Un giro hacia el “diálogo estratégico”
La delegación española ha comenzado a promover una enmienda que busca suavizar el tono sancionador de la UE, especialmente en materia de derechos humanos y comercio. La estrategia de Sánchez pasa por sustituir las medidas punitivas por un marco de negociación que permita reducir el déficit comercial de España y asegurar acuerdos clave para el país.
El punto de mayor fricción es la política arancelaria, concretamente la que afecta a los vehículos eléctricos chinos.

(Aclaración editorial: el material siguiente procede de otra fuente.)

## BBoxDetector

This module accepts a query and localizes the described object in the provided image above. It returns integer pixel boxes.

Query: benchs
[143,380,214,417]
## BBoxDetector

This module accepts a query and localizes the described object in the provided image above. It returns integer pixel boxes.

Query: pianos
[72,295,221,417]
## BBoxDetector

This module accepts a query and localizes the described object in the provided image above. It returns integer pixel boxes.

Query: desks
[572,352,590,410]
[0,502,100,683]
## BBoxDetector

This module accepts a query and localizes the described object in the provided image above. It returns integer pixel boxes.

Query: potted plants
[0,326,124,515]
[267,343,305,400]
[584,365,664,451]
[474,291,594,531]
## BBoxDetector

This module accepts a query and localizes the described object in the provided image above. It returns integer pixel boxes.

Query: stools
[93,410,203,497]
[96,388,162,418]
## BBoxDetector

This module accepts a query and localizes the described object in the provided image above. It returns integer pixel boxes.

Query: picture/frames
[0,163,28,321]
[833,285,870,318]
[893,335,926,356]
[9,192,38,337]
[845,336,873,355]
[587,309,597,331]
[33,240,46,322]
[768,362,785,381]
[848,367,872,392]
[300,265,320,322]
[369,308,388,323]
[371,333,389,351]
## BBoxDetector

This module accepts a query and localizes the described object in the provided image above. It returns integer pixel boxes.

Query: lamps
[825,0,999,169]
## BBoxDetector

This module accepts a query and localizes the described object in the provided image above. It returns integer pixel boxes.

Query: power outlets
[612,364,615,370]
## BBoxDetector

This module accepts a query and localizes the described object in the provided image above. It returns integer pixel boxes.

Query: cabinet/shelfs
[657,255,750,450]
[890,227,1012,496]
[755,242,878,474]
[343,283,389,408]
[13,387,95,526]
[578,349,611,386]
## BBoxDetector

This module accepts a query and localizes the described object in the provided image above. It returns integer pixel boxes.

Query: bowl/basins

Sánchez ha instado a la Comisión a “reconsiderar” estos gravámenes, temiendo que las represalias de Pekín golpeen sectores críticos para la economía española, como las exportaciones de productos porcinos.
Inversiones a cambio de diplomacia
Detrás de este movimiento se encuentra el interés de Moncloa por atraer capital tecnológico. Durante su estancia en China, el presidente priorizó la llegada de fabricantes de baterías y automotrices chinas a suelo español. Para Sánchez, una posición europea menos agresiva es la llave para consolidar a España como el principal “hub” de movilidad eléctrica en el sur de Europa.
Malestar en Bruselas por el “volantazo”
Sin embargo, la iniciativa no ha sentado bien en las instituciones comunitarias. Fuentes de la Comisión Europea han expresado su malestar ante lo que califican como un “volantazo” unilateral que debilita la posición negociadora común. “Ir por libre tensiona la estrategia de seguridad económica que tanto nos ha costado construir”, señalan altos funcionarios en Bruselas.
Mientras España presiona por eliminar las barreras, la Comisión defiende su competencia exclusiva en política comercial y mantiene sobre la mesa la propuesta de establecer precios mínimos de venta para los vehículos chinos, como medida para contrarrestar los subsidios estatales de Pekín sin llegar a una guerra comercial abierta.
La jugada de Sánchez deja a España en una posición delicada: como mediador potencial entre Oriente y Occidente, o como el socio que resquebrajó la unidad europea frente a la hegemonía china.